▸ **What is required**: Each entry must be output once more without any change.

(Saved entries)
--- --- ---
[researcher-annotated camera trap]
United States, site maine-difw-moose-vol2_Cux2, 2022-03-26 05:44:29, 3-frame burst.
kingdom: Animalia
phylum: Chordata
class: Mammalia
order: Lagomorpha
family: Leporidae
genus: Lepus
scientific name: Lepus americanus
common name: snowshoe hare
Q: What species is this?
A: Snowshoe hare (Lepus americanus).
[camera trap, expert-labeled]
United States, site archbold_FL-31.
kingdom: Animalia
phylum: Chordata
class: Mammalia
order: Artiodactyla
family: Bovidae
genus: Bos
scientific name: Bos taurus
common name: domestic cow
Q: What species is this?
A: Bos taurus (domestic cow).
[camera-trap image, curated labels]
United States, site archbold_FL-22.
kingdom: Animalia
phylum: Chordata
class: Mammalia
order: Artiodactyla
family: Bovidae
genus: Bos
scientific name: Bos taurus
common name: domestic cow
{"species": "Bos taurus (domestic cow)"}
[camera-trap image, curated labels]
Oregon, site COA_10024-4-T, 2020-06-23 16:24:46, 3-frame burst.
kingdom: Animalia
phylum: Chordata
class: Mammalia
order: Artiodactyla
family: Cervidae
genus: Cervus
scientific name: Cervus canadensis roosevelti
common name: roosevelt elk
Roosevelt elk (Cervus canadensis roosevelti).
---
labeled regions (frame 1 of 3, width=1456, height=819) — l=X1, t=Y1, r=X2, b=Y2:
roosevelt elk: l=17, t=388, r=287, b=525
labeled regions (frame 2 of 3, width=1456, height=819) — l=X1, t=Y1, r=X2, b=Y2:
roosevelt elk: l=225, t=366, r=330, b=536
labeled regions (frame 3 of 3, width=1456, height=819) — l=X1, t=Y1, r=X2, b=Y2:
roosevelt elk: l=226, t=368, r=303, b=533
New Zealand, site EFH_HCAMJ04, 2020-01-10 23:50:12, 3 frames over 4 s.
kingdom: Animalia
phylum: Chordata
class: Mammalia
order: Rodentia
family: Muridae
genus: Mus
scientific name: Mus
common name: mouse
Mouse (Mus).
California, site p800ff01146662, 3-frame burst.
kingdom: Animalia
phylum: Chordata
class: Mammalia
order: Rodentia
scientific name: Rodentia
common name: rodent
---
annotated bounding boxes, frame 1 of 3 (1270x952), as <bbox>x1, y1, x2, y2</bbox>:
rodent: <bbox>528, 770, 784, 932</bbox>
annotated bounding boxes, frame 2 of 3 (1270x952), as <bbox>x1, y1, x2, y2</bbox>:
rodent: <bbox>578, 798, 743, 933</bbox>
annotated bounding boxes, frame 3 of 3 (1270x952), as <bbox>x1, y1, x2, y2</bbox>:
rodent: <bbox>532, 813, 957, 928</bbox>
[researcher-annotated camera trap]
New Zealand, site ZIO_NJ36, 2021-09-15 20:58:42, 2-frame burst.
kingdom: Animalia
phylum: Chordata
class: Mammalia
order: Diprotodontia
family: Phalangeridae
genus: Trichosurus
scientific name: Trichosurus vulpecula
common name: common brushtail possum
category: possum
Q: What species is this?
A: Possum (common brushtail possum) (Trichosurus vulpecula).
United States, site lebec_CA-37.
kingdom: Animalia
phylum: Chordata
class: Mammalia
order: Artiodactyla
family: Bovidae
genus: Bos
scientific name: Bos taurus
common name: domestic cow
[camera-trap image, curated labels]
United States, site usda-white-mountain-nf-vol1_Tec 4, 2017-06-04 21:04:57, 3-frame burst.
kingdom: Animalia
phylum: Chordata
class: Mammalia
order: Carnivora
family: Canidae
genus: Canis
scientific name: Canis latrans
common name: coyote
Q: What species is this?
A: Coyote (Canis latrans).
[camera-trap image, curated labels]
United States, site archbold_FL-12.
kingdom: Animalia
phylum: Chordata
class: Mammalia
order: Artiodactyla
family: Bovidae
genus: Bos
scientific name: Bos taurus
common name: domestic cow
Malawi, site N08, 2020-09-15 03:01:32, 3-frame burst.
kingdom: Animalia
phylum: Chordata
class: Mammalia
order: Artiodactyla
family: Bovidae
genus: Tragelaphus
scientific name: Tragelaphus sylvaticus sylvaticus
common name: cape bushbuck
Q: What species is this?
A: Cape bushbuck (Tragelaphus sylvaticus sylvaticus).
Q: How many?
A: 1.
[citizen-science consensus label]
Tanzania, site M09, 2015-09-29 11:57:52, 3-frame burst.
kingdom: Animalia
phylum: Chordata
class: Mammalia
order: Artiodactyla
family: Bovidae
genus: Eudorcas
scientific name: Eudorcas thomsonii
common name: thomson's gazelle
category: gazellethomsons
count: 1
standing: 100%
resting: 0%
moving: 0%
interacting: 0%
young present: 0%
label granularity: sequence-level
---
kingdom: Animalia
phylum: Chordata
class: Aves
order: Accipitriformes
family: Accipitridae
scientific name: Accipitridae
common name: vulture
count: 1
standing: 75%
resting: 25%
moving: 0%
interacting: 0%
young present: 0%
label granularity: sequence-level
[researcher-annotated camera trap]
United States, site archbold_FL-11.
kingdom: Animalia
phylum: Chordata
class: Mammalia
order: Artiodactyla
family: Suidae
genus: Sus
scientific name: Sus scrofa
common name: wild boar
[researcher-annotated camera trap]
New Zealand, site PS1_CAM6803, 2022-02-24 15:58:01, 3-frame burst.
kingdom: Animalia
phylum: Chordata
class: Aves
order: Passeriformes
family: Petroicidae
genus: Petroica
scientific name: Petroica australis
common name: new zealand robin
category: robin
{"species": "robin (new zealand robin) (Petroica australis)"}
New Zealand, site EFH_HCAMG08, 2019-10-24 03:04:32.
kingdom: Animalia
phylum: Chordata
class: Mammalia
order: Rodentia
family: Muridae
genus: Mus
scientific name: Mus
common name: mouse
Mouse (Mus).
--- --- ---
▸ **Task solution**:
[researcher-annotated camera trap]
United States, site maine-difw-moose-vol2_Cux2, 2022-03-26 05:44:29, 3-frame burst.
kingdom: Animalia
phylum: Chordata
class: Mammalia
order: Lagomorpha
family: Leporidae
genus: Lepus
scientific name: Lepus americanus
common name: snowshoe hare
Q: What species is this?
A: Snowshoe hare (Lepus americanus).
[camera trap, expert-labeled]
United States, site archbold_FL-31.
kingdom: Animalia
phylum: Chordata
class: Mammalia
order: Artiodactyla
family: Bovidae
genus: Bos
scientific name: Bos taurus
common name: domestic cow
Q: What species is this?
A: Bos taurus (domestic cow).
[camera-trap image, curated labels]
United States, site archbold_FL-22.
kingdom: Animalia
phylum: Chordata
class: Mammalia
order: Artiodactyla
family: Bovidae
genus: Bos
scientific name: Bos taurus
common name: domestic cow
{"species": "Bos taurus (domestic cow)"}
[camera-trap image, curated labels]
Oregon, site COA_10024-4-T, 2020-06-23 16:24:46, 3-frame burst.
kingdom: Animalia
phylum: Chordata
class: Mammalia
order: Artiodactyla
family: Cervidae
genus: Cervus
scientific name: Cervus canadensis roosevelti
common name: roosevelt elk
Roosevelt elk (Cervus canadensis roosevelti).
---
labeled regions (frame 1 of 3, width=1456, height=819) — l=X1, t=Y1, r=X2, b=Y2:
roosevelt elk: l=17, t=388, r=287, b=525
labeled regions (frame 2 of 3, width=1456, height=819) — l=X1, t=Y1, r=X2, b=Y2:
roosevelt elk: l=225, t=366, r=330, b=536
labeled regions (frame 3 of 3, width=1456, height=819) — l=X1, t=Y1, r=X2, b=Y2:
roosevelt elk: l=226, t=368, r=303, b=533
New Zealand, site EFH_HCAMJ04, 2020-01-10 23:50:12, 3 frames over 4 s.
kingdom: Animalia
phylum: Chordata
class: Mammalia
order: Rodentia
family: Muridae
genus: Mus
scientific name: Mus
common name: mouse
Mouse (Mus).
California, site p800ff01146662, 3-frame burst.
kingdom: Animalia
phylum: Chordata
class: Mammalia
order: Rodentia
scientific name: Rodentia
common name: rodent
---
annotated bounding boxes, frame 1 of 3 (1270x952), as <bbox>x1, y1, x2, y2</bbox>:
rodent: <bbox>528, 770, 784, 932</bbox>
annotated bounding boxes, frame 2 of 3 (1270x952), as <bbox>x1, y1, x2, y2</bbox>:
rodent: <bbox>578, 798, 743, 933</bbox>
annotated bounding boxes, frame 3 of 3 (1270x952), as <bbox>x1, y1, x2, y2</bbox>:
rodent: <bbox>532, 813, 957, 928</bbox>
[researcher-annotated camera trap]
New Zealand, site ZIO_NJ36, 2021-09-15 20:58:42, 2-frame burst.
kingdom: Animalia
phylum: Chordata
class: Mammalia
order: Diprotodontia
family: Phalangeridae
genus: Trichosurus
scientific name: Trichosurus vulpecula
common name: common brushtail possum
category: possum
Q: What species is this?
A: Possum (common brushtail possum) (Trichosurus vulpecula).
United States, site lebec_CA-37.
kingdom: Animalia
phylum: Chordata
class: Mammalia
order: Artiodactyla
family: Bovidae
genus: Bos
scientific name: Bos taurus
common name: domestic cow
[camera-trap image, curated labels]
United States, site usda-white-mountain-nf-vol1_Tec 4, 2017-06-04 21:04:57, 3-frame burst.
kingdom: Animalia
phylum: Chordata
class: Mammalia
order: Carnivora
family: Canidae
genus: Canis
scientific name: Canis latrans
common name: coyote
Q: What species is this?
A: Coyote (Canis latrans).
[camera-trap image, curated labels]
United States, site archbold_FL-12.
kingdom: Animalia
phylum: Chordata
class: Mammalia
order: Artiodactyla
family: Bovidae
genus: Bos
scientific name: Bos taurus
common name: domestic cow
Malawi, site N08, 2020-09-15 03:01:32, 3-frame burst.
kingdom: Animalia
phylum: Chordata
class: Mammalia
order: Artiodactyla
family: Bovidae
genus: Tragelaphus
scientific name: Tragelaphus sylvaticus sylvaticus
common name: cape bushbuck
Q: What species is this?
A: Cape bushbuck (Tragelaphus sylvaticus sylvaticus).
Q: How many?
A: 1.
[citizen-science consensus label]
Tanzania, site M09, 2015-09-29 11:57:52, 3-frame burst.
kingdom: Animalia
phylum: Chordata
class: Mammalia
order: Artiodactyla
family: Bovidae
genus: Eudorcas
scientific name: Eudorcas thomsonii
common name: thomson's gazelle
category: gazellethomsons
count: 1
standing: 100%
resting: 0%
moving: 0%
interacting: 0%
young present: 0%
label granularity: sequence-level
---
kingdom: Animalia
phylum: Chordata
class: Aves
order: Accipitriformes
family: Accipitridae
scientific name: Accipitridae
common name: vulture
count: 1
standing: 75%
resting: 25%
moving: 0%
interacting: 0%
young present: 0%
label granularity: sequence-level
[researcher-annotated camera trap]
United States, site archbold_FL-11.
kingdom: Animalia
phylum: Chordata
class: Mammalia
order: Artiodactyla
family: Suidae
genus: Sus
scientific name: Sus scrofa
common name: wild boar
[researcher-annotated camera trap]
New Zealand, site PS1_CAM6803, 2022-02-24 15:58:01, 3-frame burst.
kingdom: Animalia
phylum: Chordata
class: Aves
order: Passeriformes
family: Petroicidae
genus: Petroica
scientific name: Petroica australis
common name: new zealand robin
category: robin
{"species": "robin (new zealand robin) (Petroica australis)"}
New Zealand, site EFH_HCAMG08, 2019-10-24 03:04:32.
kingdom: Animalia
phylum: Chordata
class: Mammalia
order: Rodentia
family: Muridae
genus: Mus
scientific name: Mus
common name: mouse
Mouse (Mus).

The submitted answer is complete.